The claim you are sure to have found ALL papers is a bit grand, with the number of journals, conferences and especially workshops out there today, even with more general criteria not absolute, with the search criteria used, even more unlikely. It is not unusual for authors of papers to contact those of a new one to identify similarities between their work. Especially for surveys.
A: As mentioned in the previous answer, since we wanted to include all the tools that the core articles in our survey propose, we include the ones that are not available too. About determining whether it is customizable, it was mainly done by the documentation of the tools.
*** then state this.
*** re -Maintenance/last update - state clearly then to the author how they are expected to interpret this. It is ambiguous at best.
*** I don't understand the point in LinkQA as an example here, if you cannot even choose the datasets what is it evaluating? How will it help me follow the quality criteria/guidelines proposed?
*** The authors highlight where only one of their references defines a specific metric, this starts to get repetitive. This is obvious where done, it should be stated at most once. Also, e.g., in 4.1.3 - rather than repeat the same reference 5 times for the sub-points, it could simply be placed at the top of the list.
*** Fig. 1 - for consistency and also readability - suggest move the final two numbers outside the boxes, as is done for all the others, it took me a while to finally locate them, even knowing they were supposed to be there.
|

------------------------------------------------

#### [Exercise aim]
Print the portion of the review comments above that opens with the words "The claim you" and closes with "of the tools.", reproducing it character for character.

[Saved entries]
------------------------------------------------

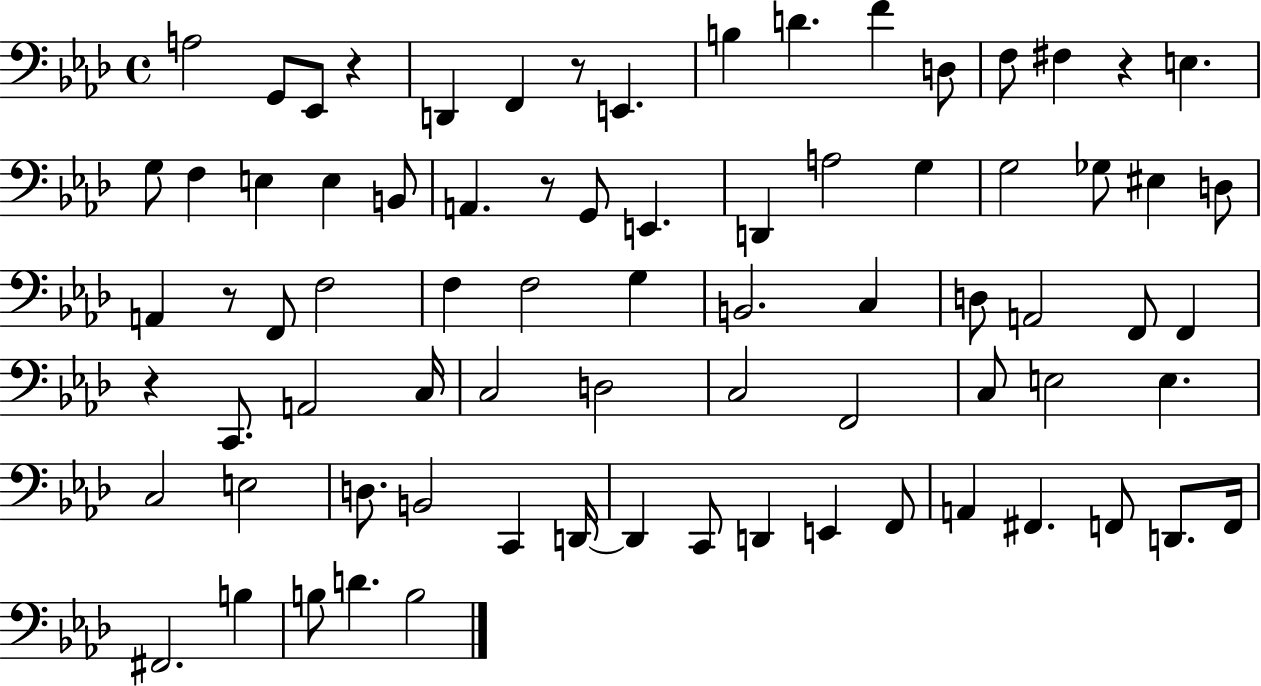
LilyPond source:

{
  \clef bass
  \time 4/4
  \defaultTimeSignature
  \key aes \major
  a2 g,8 ees,8 r4 | d,4 f,4 r8 e,4. | b4 d'4. f'4 d8 | f8 fis4 r4 e4. | \break g8 f4 e4 e4 b,8 | a,4. r8 g,8 e,4. | d,4 a2 g4 | g2 ges8 eis4 d8 | \break a,4 r8 f,8 f2 | f4 f2 g4 | b,2. c4 | d8 a,2 f,8 f,4 | \break r4 c,8. a,2 c16 | c2 d2 | c2 f,2 | c8 e2 e4. | \break c2 e2 | d8. b,2 c,4 d,16~~ | d,4 c,8 d,4 e,4 f,8 | a,4 fis,4. f,8 d,8. f,16 | \break fis,2. b4 | b8 d'4. b2 | \bar "|."
}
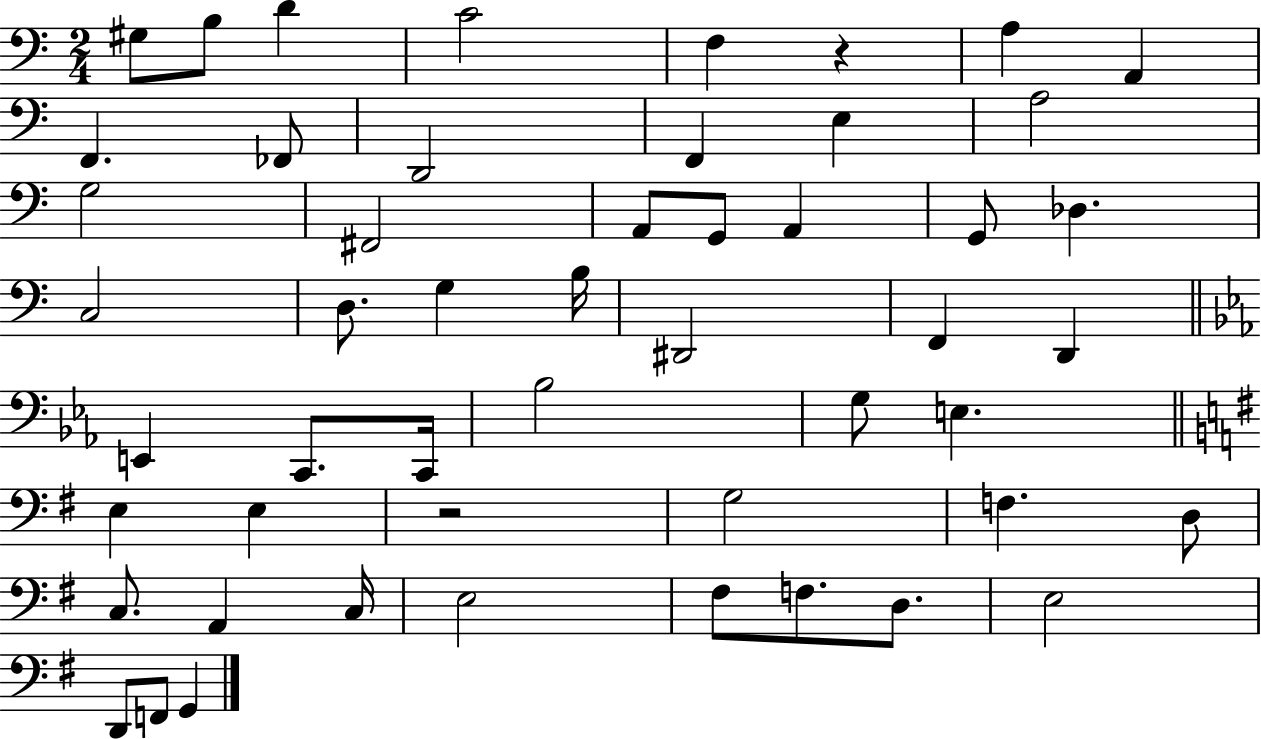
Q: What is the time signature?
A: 2/4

------------------------------------------------

#### [Right answer]
The claim you are sure to have found ALL papers is a bit grand, with the number of journals, conferences and especially workshops out there today, even with more general criteria not absolute, with the search criteria used, even more unlikely. It is not unusual for authors of papers to contact those of a new one to identify similarities between their work. Especially for surveys.
A: As mentioned in the previous answer, since we wanted to include all the tools that the core articles in our survey propose, we include the ones that are not available too. About determining whether it is customizable, it was mainly done by the documentation of the tools.